En attendant Godot est sans doute la pièce la plus célèbre de Samuel Beckett. On en a tous lu des extraits au moins au cours de nos scolarités, vu ou subi quelques représentations (l’attente, ça peut être parfois très long !). D’aucuns y voient une parabole mystique, avec la supposée juxtaposition de god (dieu) et du suffixe « ot », ce dont se défendait le dramaturge. Mais comment croire l’un des pères de l’absurde ? Il mène avec une distanciation malicieuse le couple héroïque (Achille/Patrocle, Roland / Olivier) des mythes aux frontières du possible. Les héros sont devenus des vagabonds, la quête, une attente immobile… Le thème est simple : deux clochards viennent deux jours d’affilée au pied d’un arbre rachitique attendre un certain Godot. Ce dernier est censé les sauver, du moins l’espèrent-ils. Les sauver de quoi ? on n’en sait rien. Qui est Godot ? Mystère…

La troupe du Footsbarn s’attaque à ce monument de la littérature, introduit une musicienne, Katarzyna Klebba dont le violon mêle ses notes à des sons enregistrés, et la langue anglaise. Le texte est dit en français et en anglais, Vladimir répond souvent dans la langue de Shakespeare (autre pied de nez à la tradition) et incite Estragon qui enlève ses chaussures en disant « rien à faire », à être « raisonnable ». « Tu n’as pas encore tout essayé » lui dit-il. La mise en scène collective, pilotée par Paddy Hayter et Vincent Gracieux saisit l’instant, rend drôle le tragique, étonnante et animée l’attente statique. Les deux journées se font écho, Estragon ne se souvient de rien, Vladimir si, mais les assertions de son interlocuteur le poussent à douter.

En Attendant Godot par la troupe du Footsbarn

En attendant Godot © Florian Salesse,montageFrançois-XavierTourot

Les mêmes rencontres campent les mêmes situations. Estragon et Vladimir croisent par deux fois le tyran Pozzo et son homme de peine, Lucky.

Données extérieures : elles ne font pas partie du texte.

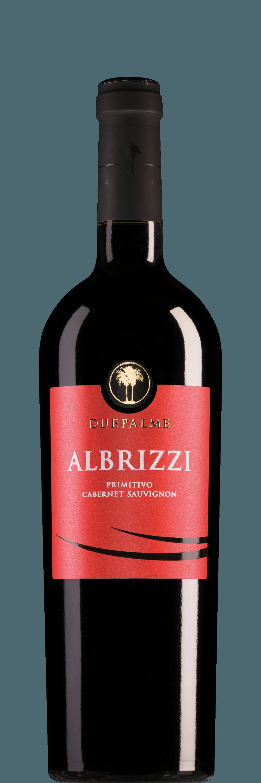 Salento Tenuta Albrizzi
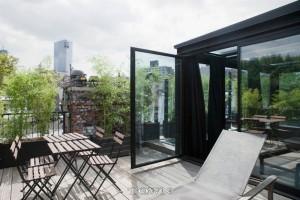 88 Macdougal Street, penthouse, balcony
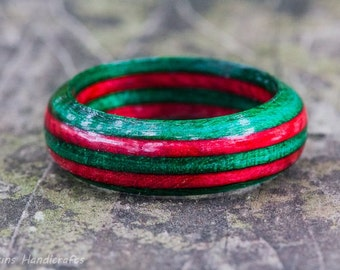 Red and Green Wood Ring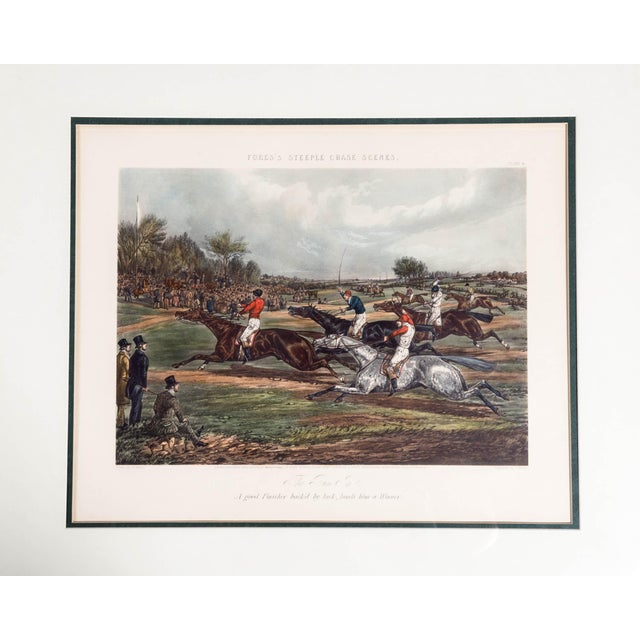 Antique Hand Colored Forest's Steeple Chase Scenes Lithographs - Set of 4 For Sale - Image 9 of 13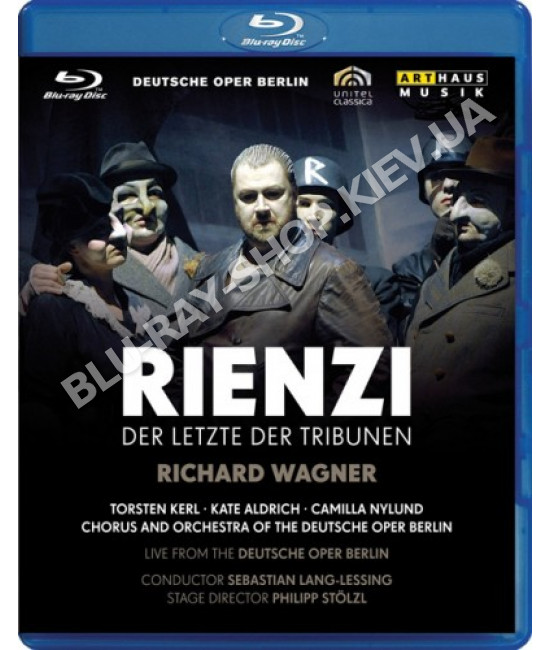 Рихард Вагнер: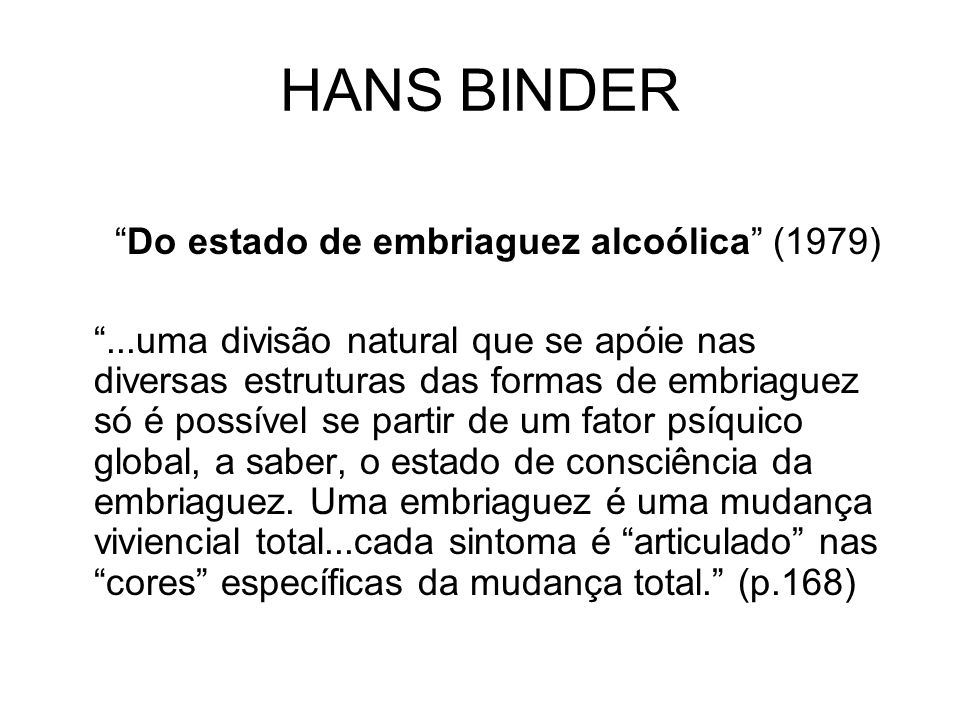 Do estado de embriaguez alcoólica (1979)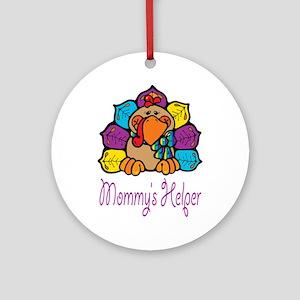 Mommys helper Rainbow Turkey Ornament (Round)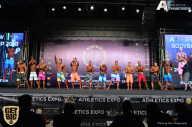 IFBB Elite Pro Moscow Bodybuilding Cup - 2018 (страница 3)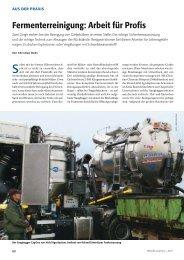 Fermenterreinigung: Arbeit für Profis - Fachverband Biogas e.V.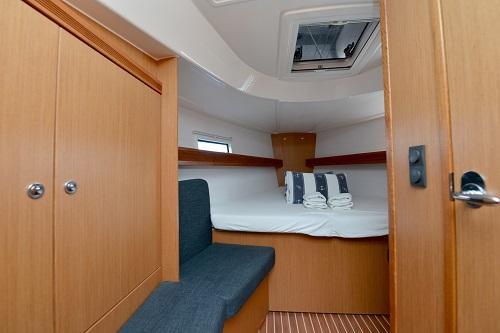 Bavaria 40 Cruiser (Atos)  - 3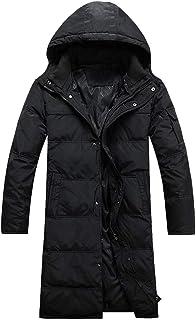 BININBOX Chaqueta de Plumas Hombre cálidas de invierno Abrigos Parka larga y gruesa con capucha desmontable
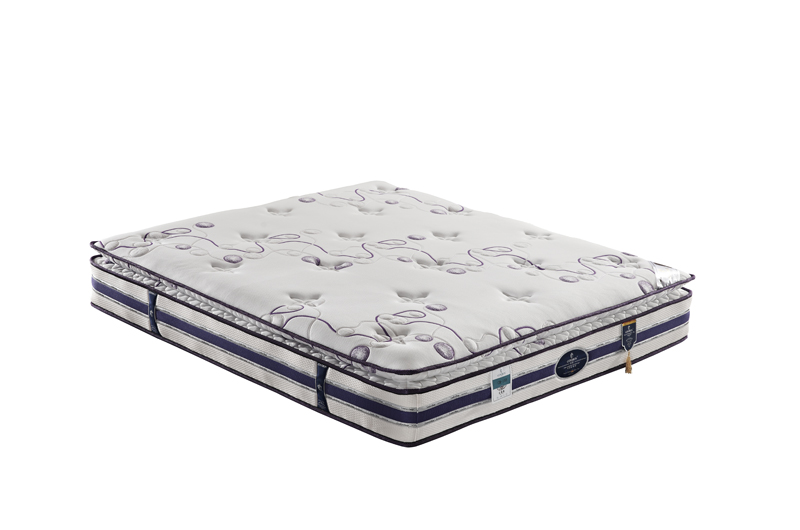 Sleep well memory foam pocket coil spring mattress GZH-008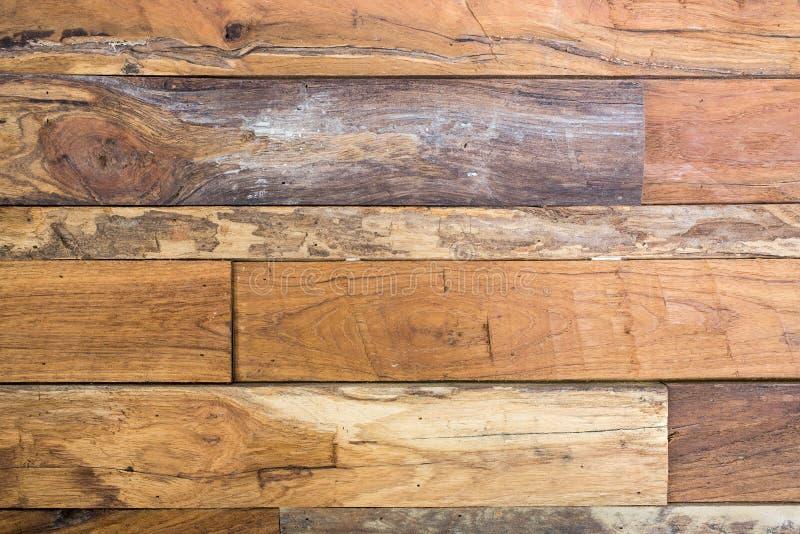 Bakgrund för träbrunttextur fotografering för bildbyråer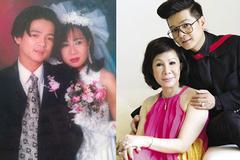 Ca sĩ Vũ Hà: 'Tôi và vợ ban đầu xem nhau như hai chị em!'
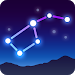 Download Star Walk 2 Free - Identify Stars in the Sky Map 2.6.1.15 APK
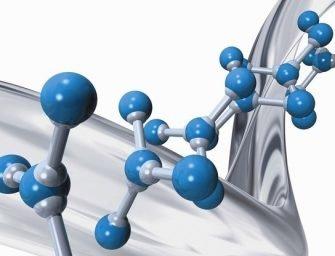 Пептиды: гид по ингредиенту
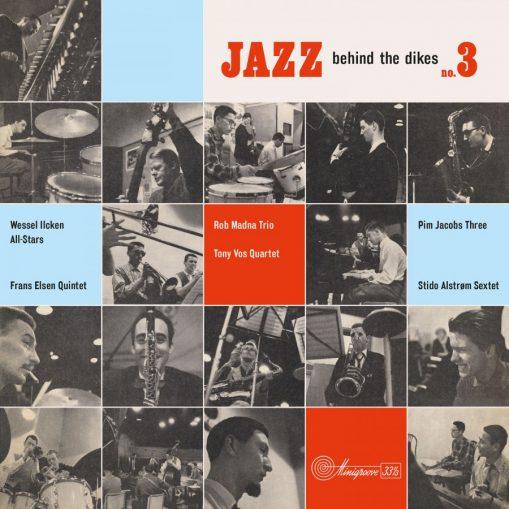 Jazz Behind The Dikes No 3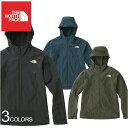 10%OFFセール THE NORTH FACE ザ ノースフェイス NP21740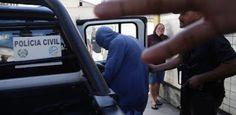 Galdinosaqua no Rio de Janeiro: Jovem é vitima de estupro coletivo em R de Albuque...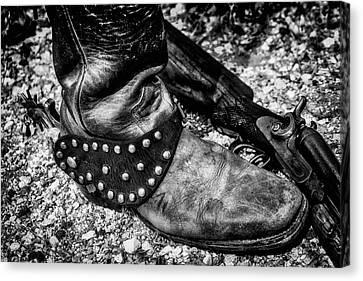 Cowboy Boot Wirth Spur And Shotgun Canvas Print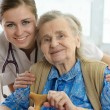 Nursing home — Stock Photo #6867625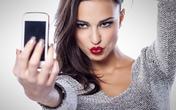 Cuồng selfie - dấu hiệu bệnh tâm thần?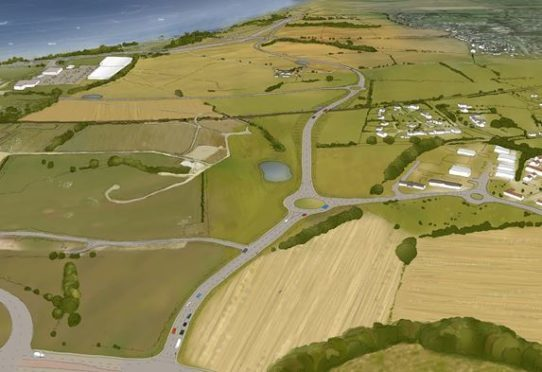 An artists impression of the new linking roads.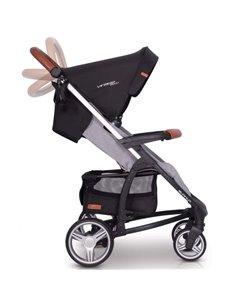 Детская коляска 2 в 1 Riko Side 05 Antracite
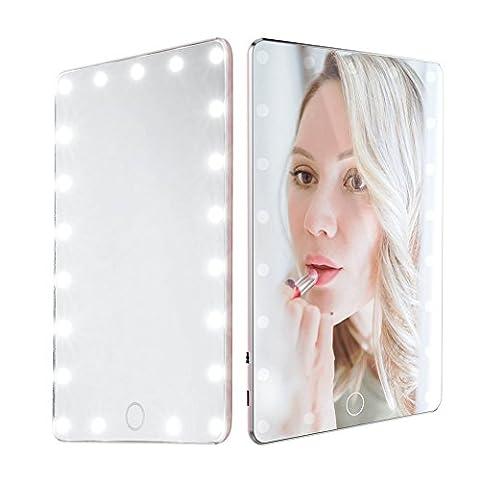 Schminkspiegel mit LED Beleuchtung, Luxuriös Einstellbare Licht Smart Touch Einstellungen USB Wiederaufladbare Reise Make up Spiegel Mit Schutzleder Fall für Kosmetik Unterwegs 20 x 13.5 cm (Einstellbare Einstellung)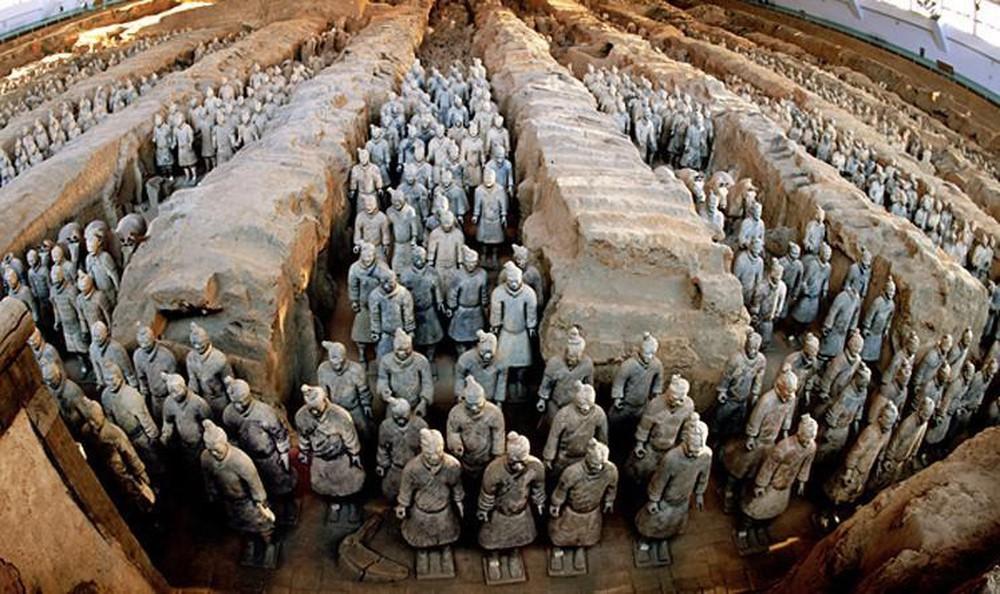Tham quan Lăng mộ Tần Thủy Hoàng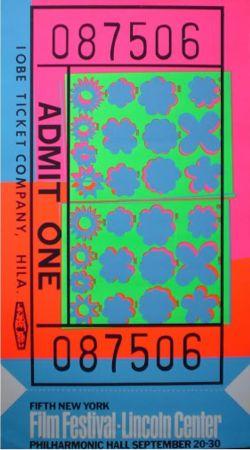 Screenprint Warhol - Biglietto Lincoln Center (FS II.19)
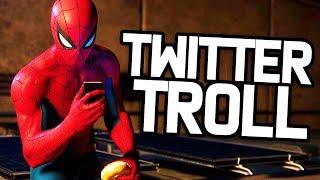 NOTRE HÉROS TROLL SUR TWITTER ! | Spider-Man PS4 (Partie 6)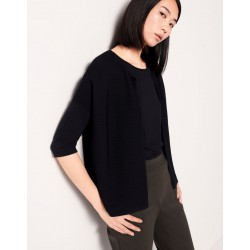 Knitted cardigan Tolara ottoman by someday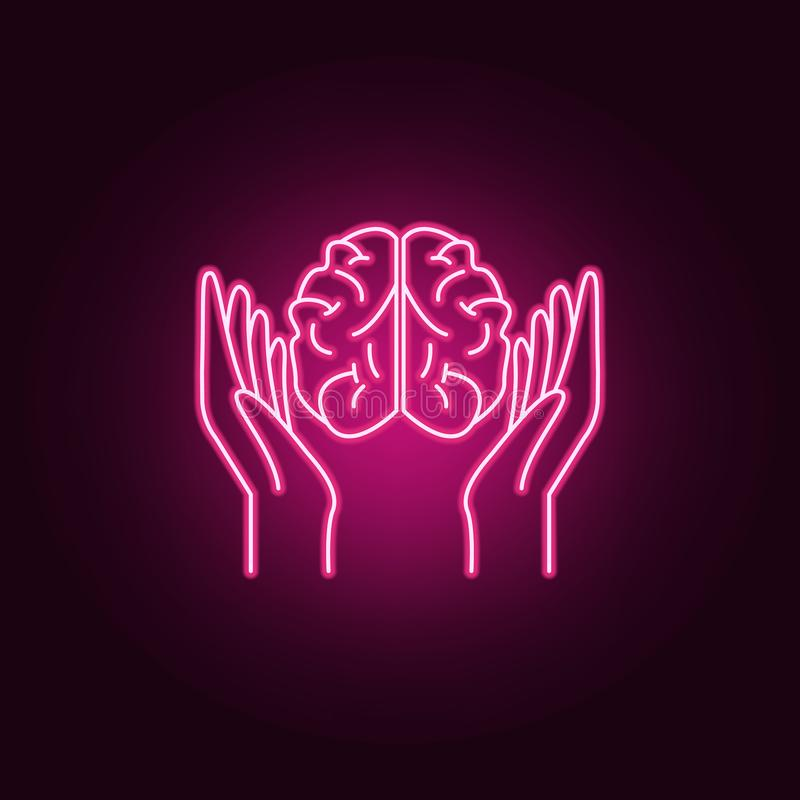 arms and brain neon icon. Elements of Idea set. Simple icon for websites, web design, mobile app, info graphics stock illustration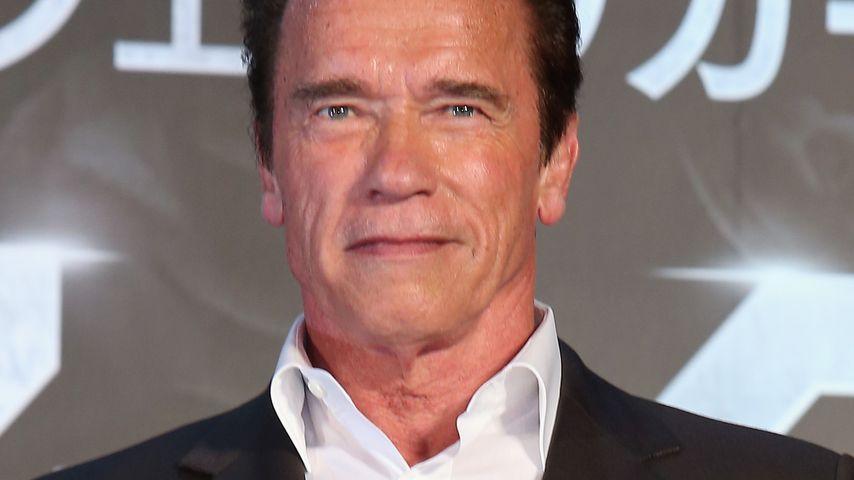 "Arnold Schwarzenegger: Ärger über ""Terminator: Genisys""-PR"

On rit, on attend la venue contredite chaque fois par un petit émissaire qui invite les personnages à revenir le lendemain, même lieu, même heure… Les similitudes sont porteuses d’illusion, le sujet se délite en même temps qu’il se construit. Le Footsbarn a su rendre l’univers de Beckett attachant, voire émouvant, fondu au creuset de l’absurde et tragique condition humaine.